_WORK TO BE COMPLETED:_ Carry on the Capacity Ops Associate job posting below from its last line.

_PAGE TEXT:_
****************************************

# Capacity Ops Associate
**Company:** [Baseten](https://hotfix.jobs/companies/baseten)
**Location:** San Francisco, CA, New York, NY
**Salary:** $120K-$160K
**Experience:** 2+ years
**Skills:** Kubernetes, GPU, H100, A100, B200, SRE, Cloud Engineering, Node Operations, Pvc, Container Orchestration
**Posted:** 2026-03-10
> Manages GPU fleet operations, including node maintenance, capacity fulfillment, and technical orchestration between SRE/infra teams and customers. Requires 2+ years experience, Kubernetes familiarity, and strong communication skills.
## Job Description
## Example Initiatives
- **The "Lost Node" Investigation:** Debugging cluster-level blockers to solve why pods aren't scheduling despite available capacity.
- **Regional Compliance Guard:** Auditing and correcting scheduling policies to ensure customer data stays within specified geographical constraints (e.g., EU-only vs US-only).

****************************************

Collected data:
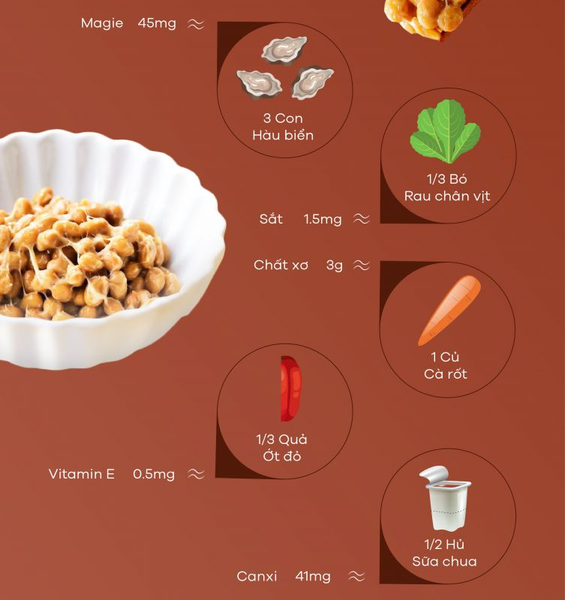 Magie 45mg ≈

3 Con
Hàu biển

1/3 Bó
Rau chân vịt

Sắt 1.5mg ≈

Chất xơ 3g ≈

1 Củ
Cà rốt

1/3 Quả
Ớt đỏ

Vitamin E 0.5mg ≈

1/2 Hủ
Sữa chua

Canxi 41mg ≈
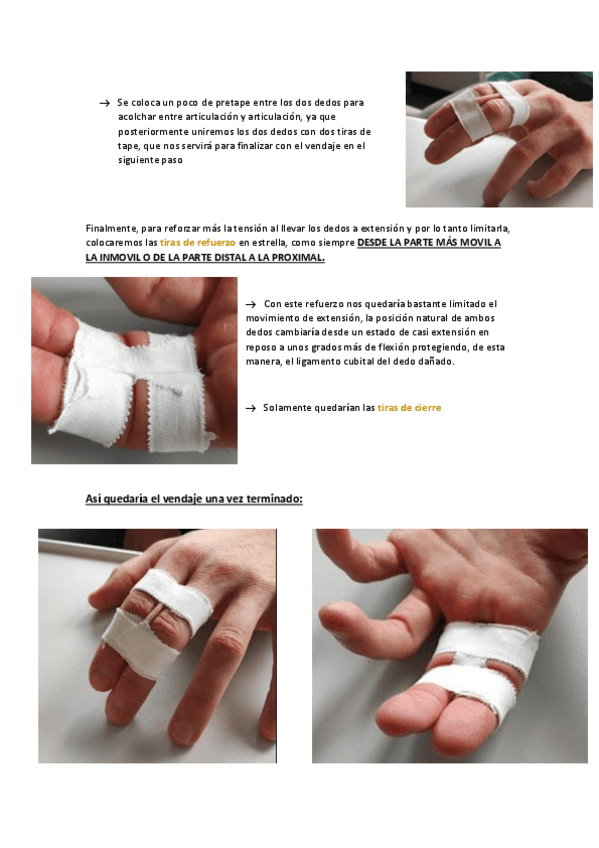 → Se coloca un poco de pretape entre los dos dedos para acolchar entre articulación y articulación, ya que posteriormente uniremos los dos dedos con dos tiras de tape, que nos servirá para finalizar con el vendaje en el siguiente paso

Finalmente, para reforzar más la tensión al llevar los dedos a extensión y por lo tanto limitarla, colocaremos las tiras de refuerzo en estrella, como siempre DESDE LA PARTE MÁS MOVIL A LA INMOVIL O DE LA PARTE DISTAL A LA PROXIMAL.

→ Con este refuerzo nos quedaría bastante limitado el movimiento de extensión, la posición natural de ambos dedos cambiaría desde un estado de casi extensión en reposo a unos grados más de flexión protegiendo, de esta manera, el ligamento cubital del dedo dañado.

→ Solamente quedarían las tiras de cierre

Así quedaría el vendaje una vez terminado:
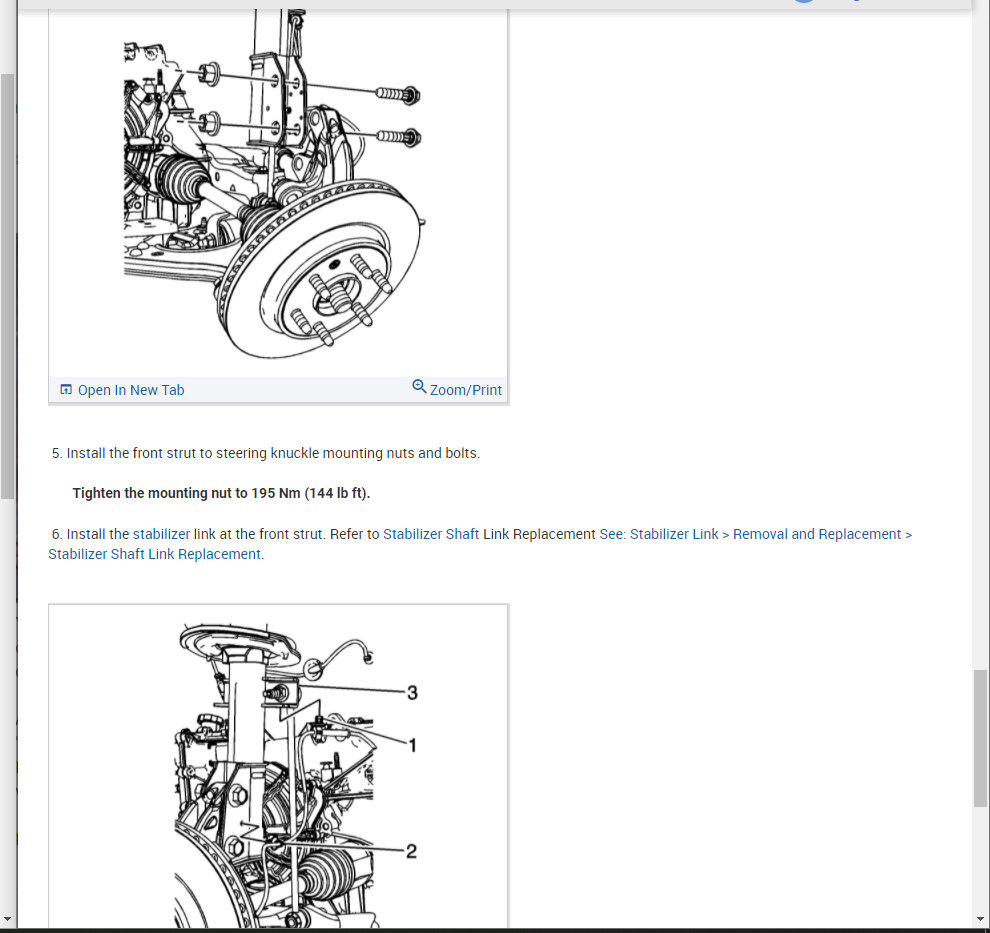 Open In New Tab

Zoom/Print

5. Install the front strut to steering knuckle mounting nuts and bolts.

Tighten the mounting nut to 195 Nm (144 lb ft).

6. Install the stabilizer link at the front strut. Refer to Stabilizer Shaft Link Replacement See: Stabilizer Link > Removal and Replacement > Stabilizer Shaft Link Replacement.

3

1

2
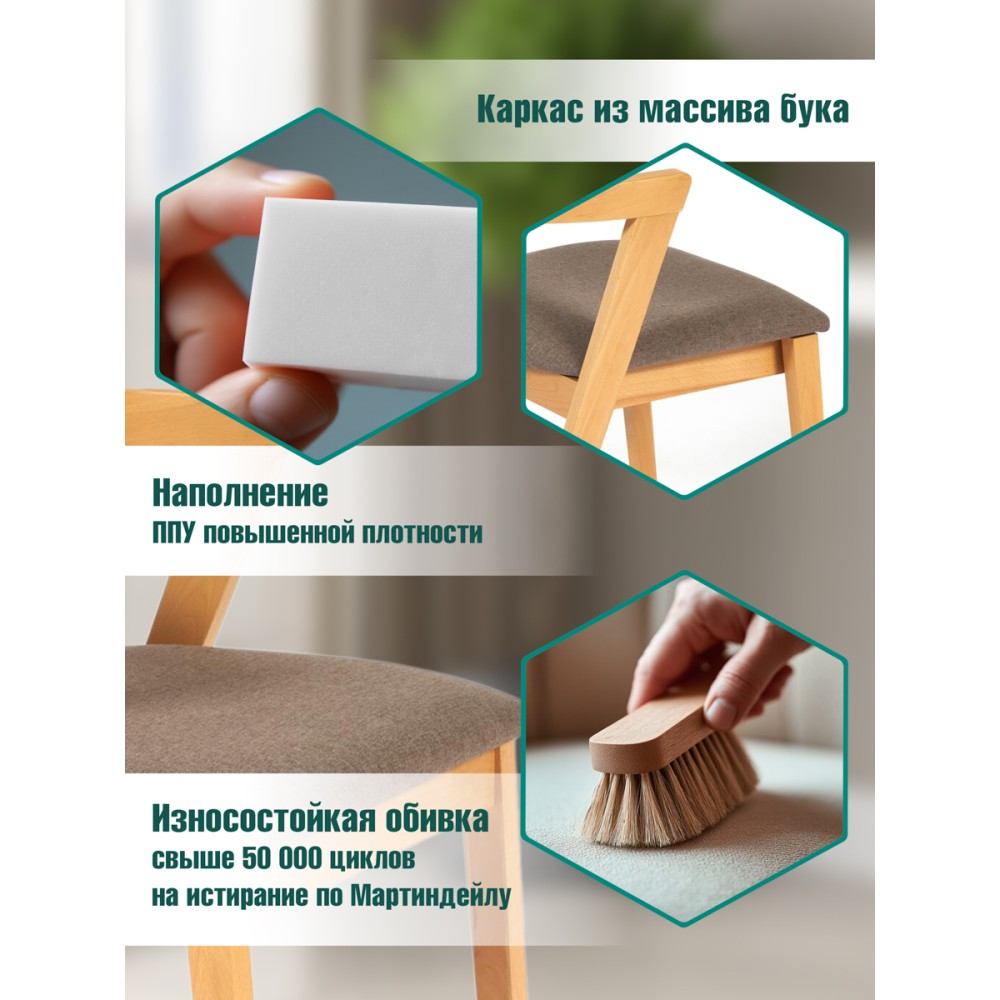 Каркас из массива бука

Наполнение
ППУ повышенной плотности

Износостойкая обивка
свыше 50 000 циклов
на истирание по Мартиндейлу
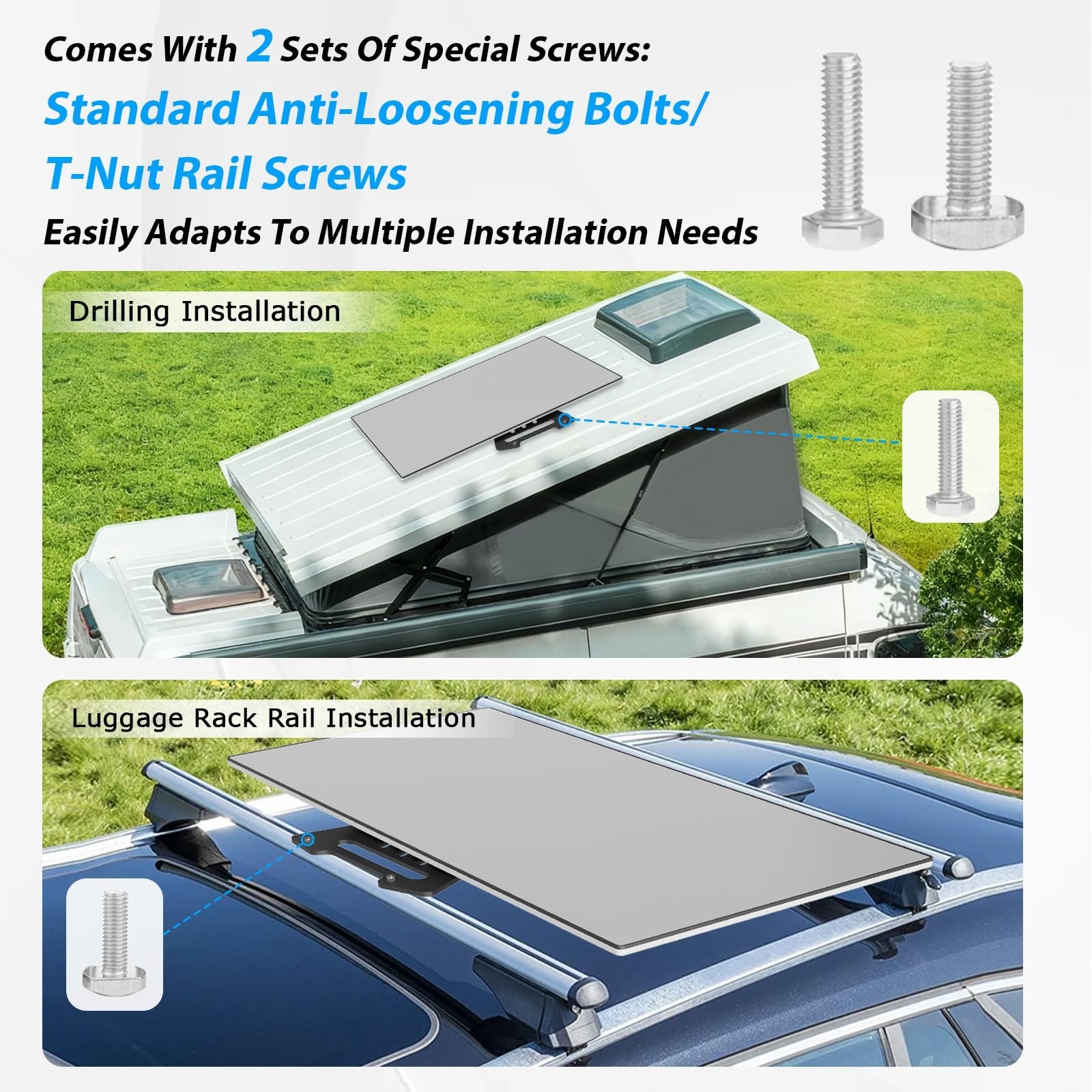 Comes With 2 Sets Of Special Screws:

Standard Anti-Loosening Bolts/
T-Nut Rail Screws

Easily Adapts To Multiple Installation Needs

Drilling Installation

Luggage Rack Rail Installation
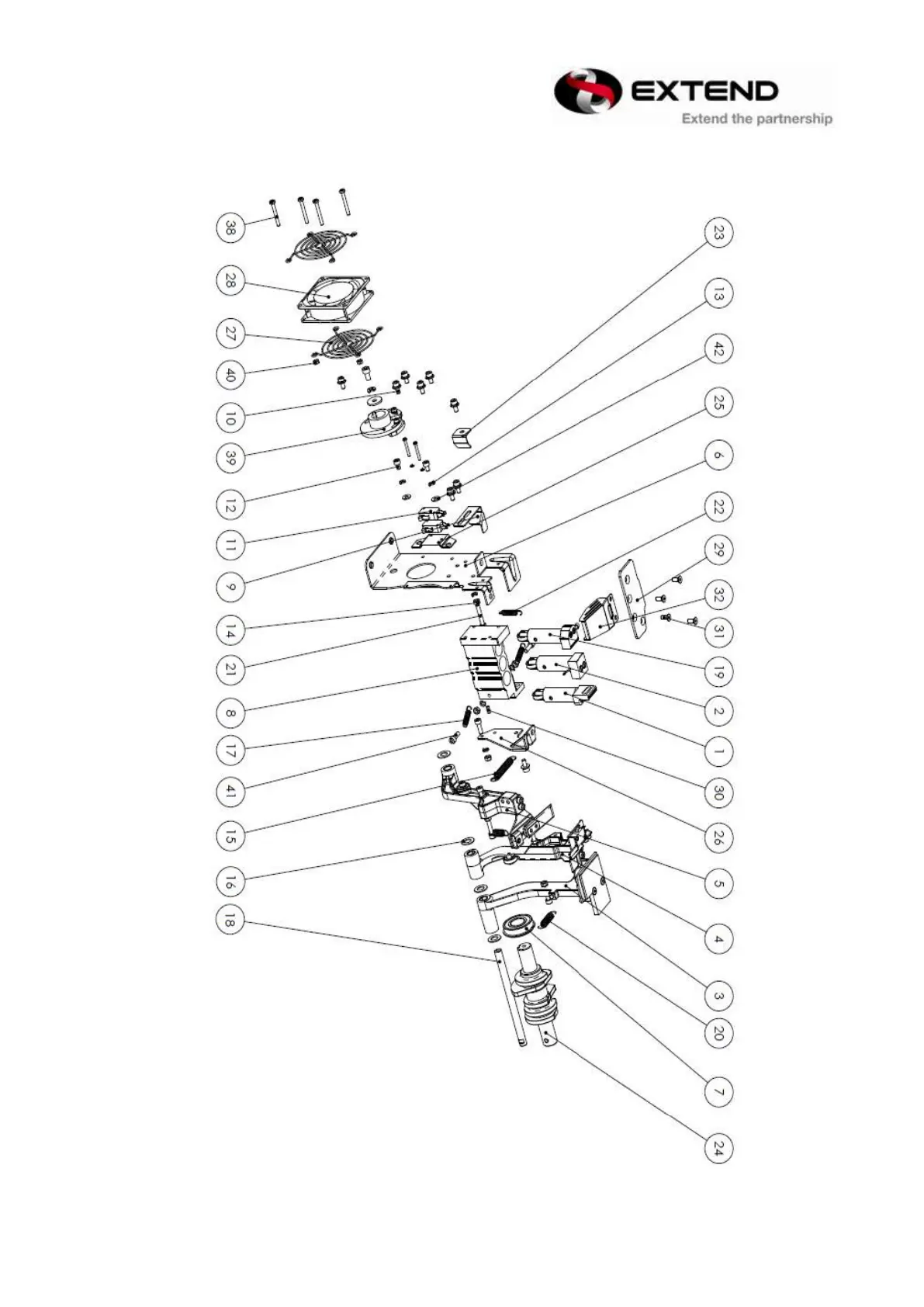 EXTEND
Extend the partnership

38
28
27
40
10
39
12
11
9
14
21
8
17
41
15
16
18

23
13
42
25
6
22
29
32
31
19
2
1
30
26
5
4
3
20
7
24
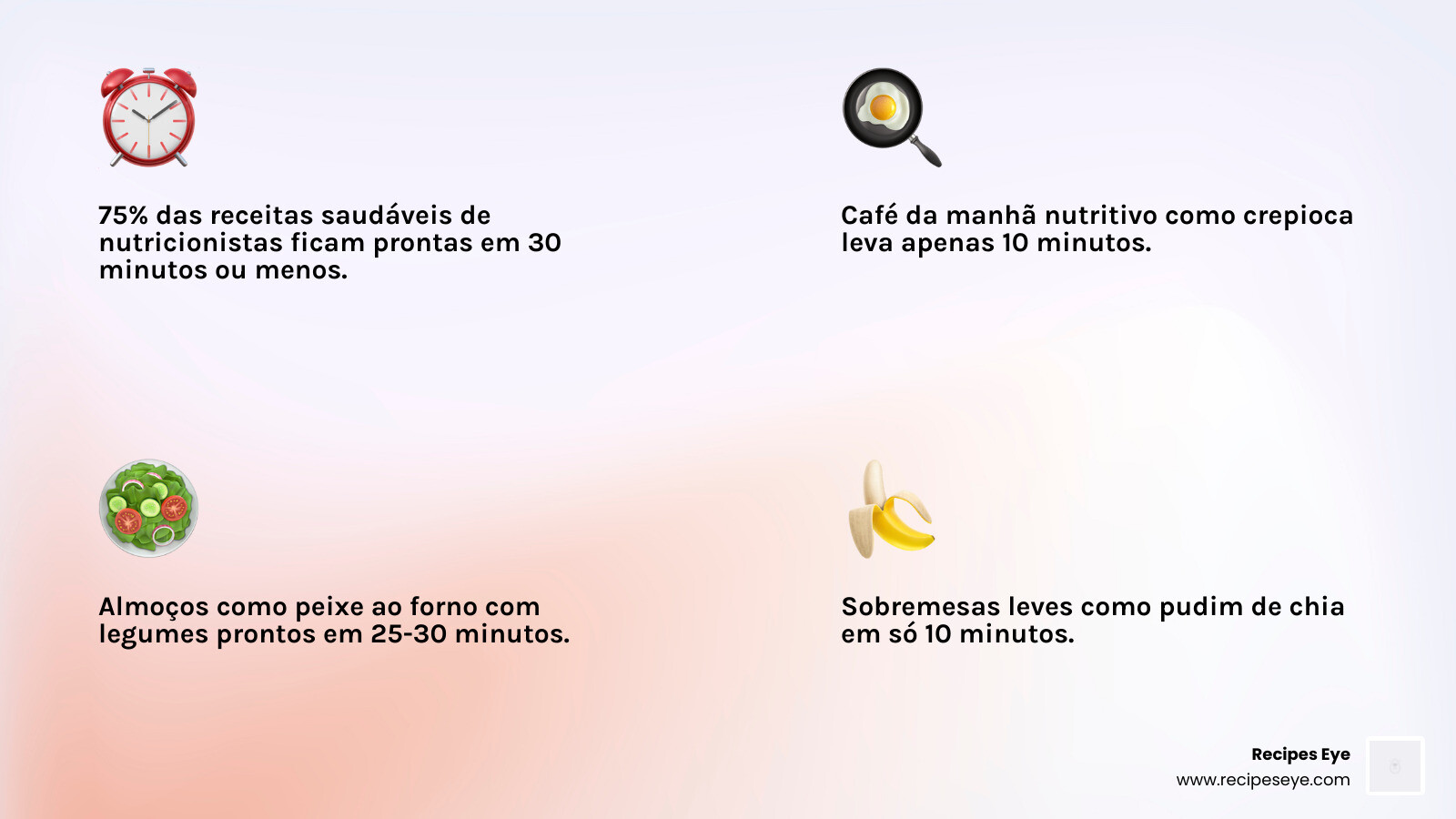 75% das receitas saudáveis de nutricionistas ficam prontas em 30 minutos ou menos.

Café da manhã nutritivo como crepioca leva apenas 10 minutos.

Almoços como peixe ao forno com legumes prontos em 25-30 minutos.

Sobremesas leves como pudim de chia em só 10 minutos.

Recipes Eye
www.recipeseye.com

****************************************

_REPLY TO THE EXERCISE:_
- **High-Stakes Maintenance Orchestration:** Coordinating critical maintenance cycles both externally (with vendors) and internally (with Baseten SREs) to evacuate workloads from unhealthy nodes and integrate replacement hardware with zero customer disruption.

## Responsibilities
- **Fleet Maintenance:** Manage daily node operations including tainting/untainting, node draining, and PVC repairs to ensure GPU fleet health and operational cost control.
- **GTM & Capacity Fulfillment:** Partner with Sales and account teams to scope and fulfill customer capacity requests, translating complex timelines into concrete infrastructure actions and clear ETAs.
- **Process & Observability Engineering:** Identify recurring gaps in the capacity lifecycle (intake, triage, comms) and drive fixes by defining lightweight processes and improving system observability.
- **Technical Orchestration:** Act as the operational bridge between SRE and Infra teams, executing discrete changes and verifying system status during high-stakes maintenance windows.
- **Technical Documentation:** Contribute to the internal knowledge base for GPU-specific issues (H100/A100/B200) to accelerate future incident resolution.
- **Automation & Tooling:** Identify repetitive workflows and partner with engineering to build scripts, dashboards, and internal tools that reduce manual intervention and shorten time-to-mitigation.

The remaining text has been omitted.